IPC treatment improved serum liver enzymes and tissue arginase activity (P<0.05) when compared with the control group. The preconditioned livers were associated with upregulation of ATP expression and also increased tissue energy charge. Regenerated liver weight in the IPC group was significantly higher than in the control group (P<0.05). The PCNA labeling index in the remnant livers in the IPC group was also significantly increased at 24 and 48 h after partial hepatectomy (P<0.05).

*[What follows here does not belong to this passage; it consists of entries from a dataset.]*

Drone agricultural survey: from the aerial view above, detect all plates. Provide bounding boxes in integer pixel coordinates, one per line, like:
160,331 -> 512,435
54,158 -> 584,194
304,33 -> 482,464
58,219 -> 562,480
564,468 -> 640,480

These results suggest that IPC-augmented liver regeneration after hepatectomy, probably due to the stabilization of energy metabolism in rats.
缺血预处理(IPC)对部分肝切除术后生存率的提高、肝坏死的减少以及肝细胞再生能力的增强具有保护作用,这一点已有报道。本研究旨在证实IPC对缺血损伤肝脏部分肝切除术后肝细胞再生有显著影响。此外,我们试图研究腺嘌呤核苷酸在此过程中的作用。
对Wistar大鼠进行60分钟的全肝缺血,随后进行70%肝切除术。将动物分为IPC(10/15分钟)组和非IPC(对照组)。分析肝功能测试和精氨酸酶活性。使用梯度高效液相色谱法测量肝三磷酸腺苷(ATP)、二磷酸腺苷和一磷酸腺苷。使用相对肝重量和增殖细胞核抗原(PCNA)标记指数来确定肝再生情况。
与对照组相比,IPC治疗改善了血清肝酶和组织精氨酸酶活性(P<0.05)。预处理的肝脏与ATP表达上调以及组织能量电荷增加有关。IPC组再生肝重量显著高于对照组(P<0.05)。部分肝切除术后24小时和48小时,IPC组残余肝脏中的PCNA标记指数也显著增加(P<0.05)。
这些结果表明,肝切除术后IPC增强了肝脏再生,这可能是由于大鼠能量代谢的稳定。